Nos ensaios em animais, a equipa comparou os níveis de anticorpos presentes no soro de ratinhos imunizados com a nanovacina com os níveis de anticorpos de ratinhos imunizados apenas com o antigénio escolhido numa solução (só com os componentes activos da vacina). Resultado: esse antigénio levava à produção de uma grande quantidade de anticorpos. “A vacina conseguia triplicar ou quadruplicar os anticorpos que neutralizam os vírus nos ratinhos”, refere, acrescentando que a protecção aumentou em todos os animais. Neste momento, está a testar-se um outro antigénio que pode “ser mais forte”. Avaliou-se ainda a quantidade células imunitárias (como os linfócitos T e B) activados pela vacina nos nódulos linfáticos e no baço dos roedores: a vacina fez com que as células estivessem activas.

Espera-se a publicação destes resultados dentro de quatro meses. Por agora, procura-se também financiamento para fazer a transposição de escala para a indústria e se conseguir assim o produto para administrar nos ensaios clínicos. Para os testes em animais, a equipa teve 300 mil euros da Fundação La Caixa. Mas, para a transposição de escala, prevê-se que sejam necessários cerca de dois milhões e a investigadora revela que se está a procurar esse financiamento em fundos de investimento. “Temos feito contactos maioritariamente na Europa.”
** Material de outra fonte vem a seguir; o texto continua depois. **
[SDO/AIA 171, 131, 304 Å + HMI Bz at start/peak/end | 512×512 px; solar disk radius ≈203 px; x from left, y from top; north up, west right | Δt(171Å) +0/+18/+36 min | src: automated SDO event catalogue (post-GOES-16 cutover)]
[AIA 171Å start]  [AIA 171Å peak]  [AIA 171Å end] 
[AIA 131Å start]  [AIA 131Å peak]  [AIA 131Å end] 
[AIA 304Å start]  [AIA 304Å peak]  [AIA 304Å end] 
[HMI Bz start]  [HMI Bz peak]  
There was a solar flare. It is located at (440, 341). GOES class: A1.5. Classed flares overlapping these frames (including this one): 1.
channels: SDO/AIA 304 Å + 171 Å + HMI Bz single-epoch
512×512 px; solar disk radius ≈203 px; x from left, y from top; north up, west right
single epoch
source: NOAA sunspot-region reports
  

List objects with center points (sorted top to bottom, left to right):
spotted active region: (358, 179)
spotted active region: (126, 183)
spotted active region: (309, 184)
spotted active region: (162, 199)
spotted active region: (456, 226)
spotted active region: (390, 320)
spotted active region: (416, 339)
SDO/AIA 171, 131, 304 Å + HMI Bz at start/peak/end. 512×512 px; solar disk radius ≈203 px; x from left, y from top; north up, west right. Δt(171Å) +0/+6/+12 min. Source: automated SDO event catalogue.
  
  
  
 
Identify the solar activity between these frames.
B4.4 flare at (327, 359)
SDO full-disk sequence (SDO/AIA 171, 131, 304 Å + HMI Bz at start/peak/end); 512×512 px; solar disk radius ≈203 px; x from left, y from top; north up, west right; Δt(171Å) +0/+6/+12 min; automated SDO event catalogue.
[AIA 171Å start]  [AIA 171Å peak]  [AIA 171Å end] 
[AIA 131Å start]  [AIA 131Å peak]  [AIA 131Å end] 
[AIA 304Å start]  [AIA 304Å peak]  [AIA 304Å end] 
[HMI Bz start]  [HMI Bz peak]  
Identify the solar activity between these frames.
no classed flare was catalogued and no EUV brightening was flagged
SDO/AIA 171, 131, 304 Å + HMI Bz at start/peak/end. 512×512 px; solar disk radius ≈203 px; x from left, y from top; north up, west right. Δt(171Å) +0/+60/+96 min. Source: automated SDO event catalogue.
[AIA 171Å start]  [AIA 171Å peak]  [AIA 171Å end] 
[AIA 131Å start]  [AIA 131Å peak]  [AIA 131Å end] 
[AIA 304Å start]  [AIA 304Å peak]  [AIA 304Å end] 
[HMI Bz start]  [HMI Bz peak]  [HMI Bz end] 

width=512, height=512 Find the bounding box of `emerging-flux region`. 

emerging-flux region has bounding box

Já em relação aos ensaios clínicos, Helena Florindo adianta apenas algumas estimativas: pelo menos, cinco milhões de euros e 15 mil pessoas na primeira e segunda fases desse estudo. “Esperamos iniciar os ensaios clínicos antes do fim do ano”, perspectiva. Serão feitos em Portugal? A cientista diz que ainda não sabe, mas que já estão a falar com a entidade reguladora do mercado farmacêutico dos Estados Unidos, a Food and Drug Administration (FDA). “Gostava que o ensaio também fosse na Europa”, confessa.

A administração da primeira candidata a vacina desta equipa será por injecção. “Os resultados que temos agora são relativos à administração subcutânea. Um estudo [da vacina] por via nasal ainda está a decorrer”, esclarece a cientista. O custo de produção da primeira vacina estima-se perto dos dez euros.